→ **AIM OF THE TASK**: Write out these lines word for word, starting with the line that contains "from the latter?" and going on through the last line. Leave the pictures out of your answer.

→ **GIVEN RECORDS**:
········
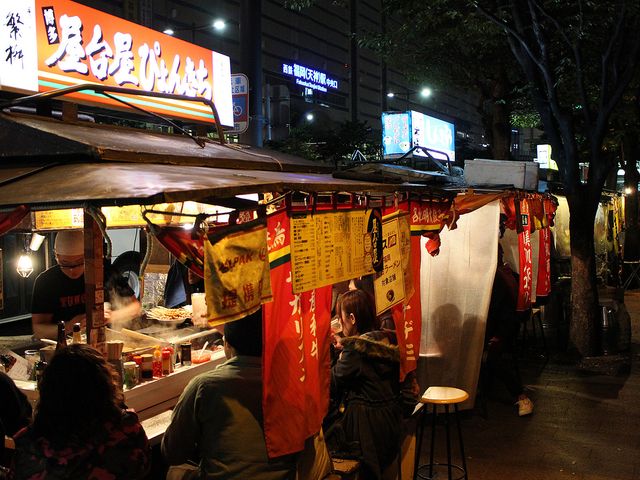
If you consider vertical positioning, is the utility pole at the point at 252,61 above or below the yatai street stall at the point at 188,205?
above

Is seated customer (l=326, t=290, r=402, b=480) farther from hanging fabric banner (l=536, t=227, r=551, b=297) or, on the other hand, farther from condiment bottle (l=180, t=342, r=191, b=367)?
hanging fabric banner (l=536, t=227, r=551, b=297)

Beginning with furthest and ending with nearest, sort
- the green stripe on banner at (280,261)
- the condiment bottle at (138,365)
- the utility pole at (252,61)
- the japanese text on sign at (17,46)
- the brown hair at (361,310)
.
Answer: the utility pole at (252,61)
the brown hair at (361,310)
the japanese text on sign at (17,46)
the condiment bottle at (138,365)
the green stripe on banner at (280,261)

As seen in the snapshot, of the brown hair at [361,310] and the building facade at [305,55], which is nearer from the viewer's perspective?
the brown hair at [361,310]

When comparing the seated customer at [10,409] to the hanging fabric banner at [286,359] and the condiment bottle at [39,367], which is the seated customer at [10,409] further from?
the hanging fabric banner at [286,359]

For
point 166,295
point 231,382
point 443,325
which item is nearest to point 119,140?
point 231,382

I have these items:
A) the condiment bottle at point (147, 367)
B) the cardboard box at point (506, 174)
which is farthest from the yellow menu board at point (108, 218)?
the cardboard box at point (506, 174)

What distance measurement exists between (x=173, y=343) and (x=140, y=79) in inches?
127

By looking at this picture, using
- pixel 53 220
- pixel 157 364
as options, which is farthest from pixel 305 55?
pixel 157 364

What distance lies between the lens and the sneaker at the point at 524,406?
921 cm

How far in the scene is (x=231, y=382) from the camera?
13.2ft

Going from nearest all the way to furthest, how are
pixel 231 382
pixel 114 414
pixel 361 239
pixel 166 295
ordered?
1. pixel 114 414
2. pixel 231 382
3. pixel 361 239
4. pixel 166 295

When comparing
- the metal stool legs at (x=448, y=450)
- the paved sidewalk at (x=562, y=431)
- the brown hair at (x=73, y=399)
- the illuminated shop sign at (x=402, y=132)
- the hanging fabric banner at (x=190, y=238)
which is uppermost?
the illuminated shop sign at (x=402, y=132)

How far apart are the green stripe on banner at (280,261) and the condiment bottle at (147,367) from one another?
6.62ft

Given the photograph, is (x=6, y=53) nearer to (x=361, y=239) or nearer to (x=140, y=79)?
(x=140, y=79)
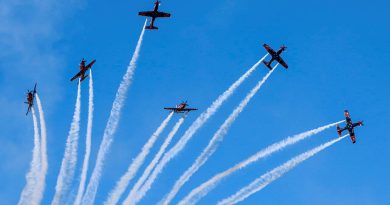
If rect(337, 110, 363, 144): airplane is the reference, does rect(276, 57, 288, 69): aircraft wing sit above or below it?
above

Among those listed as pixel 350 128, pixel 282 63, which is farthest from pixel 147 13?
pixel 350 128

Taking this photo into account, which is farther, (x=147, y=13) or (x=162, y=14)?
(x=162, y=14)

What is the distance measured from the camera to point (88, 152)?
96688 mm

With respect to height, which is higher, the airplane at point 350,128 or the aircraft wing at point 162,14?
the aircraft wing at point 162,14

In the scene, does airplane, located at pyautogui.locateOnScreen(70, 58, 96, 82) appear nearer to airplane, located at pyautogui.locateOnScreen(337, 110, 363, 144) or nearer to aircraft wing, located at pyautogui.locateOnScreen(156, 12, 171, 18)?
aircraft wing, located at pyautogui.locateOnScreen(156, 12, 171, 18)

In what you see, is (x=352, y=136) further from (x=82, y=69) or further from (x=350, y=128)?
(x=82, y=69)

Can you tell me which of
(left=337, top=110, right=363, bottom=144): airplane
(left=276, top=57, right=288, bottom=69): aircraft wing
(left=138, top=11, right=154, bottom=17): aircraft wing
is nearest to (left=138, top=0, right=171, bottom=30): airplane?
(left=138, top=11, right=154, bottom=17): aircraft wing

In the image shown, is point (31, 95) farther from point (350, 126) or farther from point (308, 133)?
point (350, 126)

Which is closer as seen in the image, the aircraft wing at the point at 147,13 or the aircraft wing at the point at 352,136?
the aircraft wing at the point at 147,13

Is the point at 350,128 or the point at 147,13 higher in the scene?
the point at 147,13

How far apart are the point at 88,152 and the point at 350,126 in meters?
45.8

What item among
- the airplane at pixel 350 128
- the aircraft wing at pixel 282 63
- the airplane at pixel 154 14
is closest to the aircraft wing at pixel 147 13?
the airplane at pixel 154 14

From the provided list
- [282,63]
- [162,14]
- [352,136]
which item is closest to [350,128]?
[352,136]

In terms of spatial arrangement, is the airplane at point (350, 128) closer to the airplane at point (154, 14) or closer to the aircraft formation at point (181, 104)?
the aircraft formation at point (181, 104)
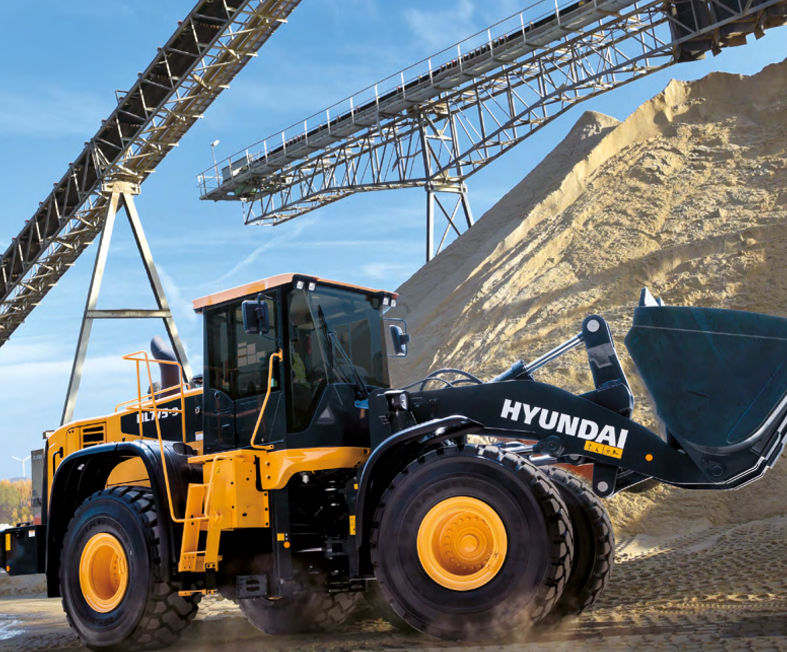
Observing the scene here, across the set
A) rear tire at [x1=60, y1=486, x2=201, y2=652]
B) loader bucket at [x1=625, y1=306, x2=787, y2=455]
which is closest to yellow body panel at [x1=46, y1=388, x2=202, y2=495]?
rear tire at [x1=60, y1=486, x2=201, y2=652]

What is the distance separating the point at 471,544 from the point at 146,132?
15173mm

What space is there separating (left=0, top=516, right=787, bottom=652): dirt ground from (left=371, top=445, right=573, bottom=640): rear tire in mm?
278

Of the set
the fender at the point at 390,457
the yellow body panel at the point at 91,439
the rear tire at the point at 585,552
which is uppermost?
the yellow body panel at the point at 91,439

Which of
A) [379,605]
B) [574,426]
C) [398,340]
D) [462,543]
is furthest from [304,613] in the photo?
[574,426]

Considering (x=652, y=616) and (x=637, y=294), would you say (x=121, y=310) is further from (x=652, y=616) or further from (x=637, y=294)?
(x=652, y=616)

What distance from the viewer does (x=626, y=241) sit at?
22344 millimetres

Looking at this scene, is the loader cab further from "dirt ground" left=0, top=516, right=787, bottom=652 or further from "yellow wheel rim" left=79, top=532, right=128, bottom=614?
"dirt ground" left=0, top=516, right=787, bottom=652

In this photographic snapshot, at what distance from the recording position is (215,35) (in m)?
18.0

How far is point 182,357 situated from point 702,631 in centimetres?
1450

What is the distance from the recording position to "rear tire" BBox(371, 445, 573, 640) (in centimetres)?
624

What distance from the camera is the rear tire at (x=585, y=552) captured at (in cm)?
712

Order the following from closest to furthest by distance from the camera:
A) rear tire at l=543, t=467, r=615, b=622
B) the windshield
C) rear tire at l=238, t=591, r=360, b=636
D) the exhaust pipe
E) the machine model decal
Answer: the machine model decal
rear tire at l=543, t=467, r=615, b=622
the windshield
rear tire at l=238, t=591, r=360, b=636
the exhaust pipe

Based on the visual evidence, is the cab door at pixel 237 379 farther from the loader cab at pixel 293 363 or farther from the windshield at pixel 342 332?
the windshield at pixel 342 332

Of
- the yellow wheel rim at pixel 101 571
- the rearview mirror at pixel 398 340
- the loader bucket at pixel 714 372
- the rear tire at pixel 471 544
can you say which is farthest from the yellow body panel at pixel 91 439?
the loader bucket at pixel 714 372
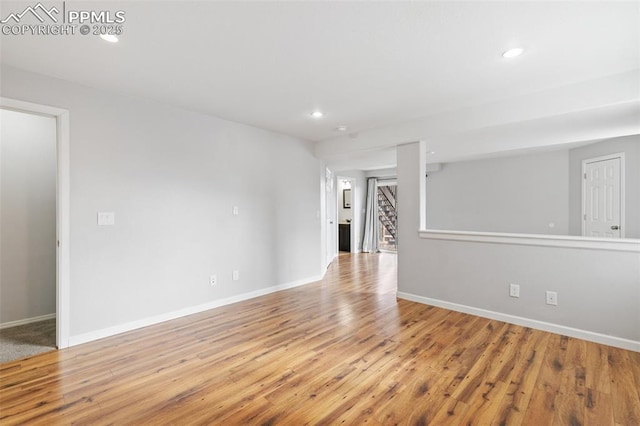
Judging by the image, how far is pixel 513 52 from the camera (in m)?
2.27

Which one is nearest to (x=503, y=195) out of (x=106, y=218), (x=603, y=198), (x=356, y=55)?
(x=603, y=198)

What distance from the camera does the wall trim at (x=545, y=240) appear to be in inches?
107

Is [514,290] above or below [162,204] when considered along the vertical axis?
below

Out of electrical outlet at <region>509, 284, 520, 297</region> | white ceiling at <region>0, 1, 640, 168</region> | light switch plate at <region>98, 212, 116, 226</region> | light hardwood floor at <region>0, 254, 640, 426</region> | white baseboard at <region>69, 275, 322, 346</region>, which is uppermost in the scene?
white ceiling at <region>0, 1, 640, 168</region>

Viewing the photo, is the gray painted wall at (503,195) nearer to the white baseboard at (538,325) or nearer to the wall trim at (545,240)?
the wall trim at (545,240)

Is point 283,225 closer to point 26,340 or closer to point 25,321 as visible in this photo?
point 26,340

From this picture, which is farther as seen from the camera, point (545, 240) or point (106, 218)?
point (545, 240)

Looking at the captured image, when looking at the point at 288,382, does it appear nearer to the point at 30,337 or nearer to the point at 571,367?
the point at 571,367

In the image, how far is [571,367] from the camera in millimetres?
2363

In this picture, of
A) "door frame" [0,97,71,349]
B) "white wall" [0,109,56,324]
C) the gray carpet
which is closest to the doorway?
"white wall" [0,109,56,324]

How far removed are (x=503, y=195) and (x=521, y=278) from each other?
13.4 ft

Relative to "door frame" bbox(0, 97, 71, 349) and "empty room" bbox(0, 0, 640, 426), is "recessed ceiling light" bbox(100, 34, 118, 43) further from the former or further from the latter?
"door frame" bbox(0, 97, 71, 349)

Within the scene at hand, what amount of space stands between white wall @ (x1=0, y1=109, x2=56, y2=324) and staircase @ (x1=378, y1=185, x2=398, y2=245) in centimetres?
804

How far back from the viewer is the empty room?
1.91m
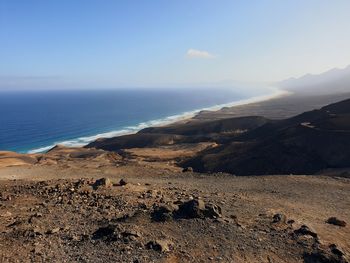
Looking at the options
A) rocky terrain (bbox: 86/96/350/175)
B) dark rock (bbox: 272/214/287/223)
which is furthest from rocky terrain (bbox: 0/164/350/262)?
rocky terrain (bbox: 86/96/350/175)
········
→ **THE OUTPUT**:
Relative to "door frame" bbox(0, 97, 71, 349) and "empty room" bbox(0, 0, 640, 426), is "recessed ceiling light" bbox(100, 34, 118, 43) further from the former or further from the latter?
"door frame" bbox(0, 97, 71, 349)

Within the scene at hand, what amount of space stands between white wall @ (x1=0, y1=109, x2=56, y2=324) and staircase @ (x1=378, y1=185, x2=398, y2=245) in centimetres?
804

How far back from the viewer is the empty room?
1.91m
Looking at the options
A) rocky terrain (bbox: 86/96/350/175)
B) dark rock (bbox: 272/214/287/223)
which is furthest from rocky terrain (bbox: 0/164/350/262)?
rocky terrain (bbox: 86/96/350/175)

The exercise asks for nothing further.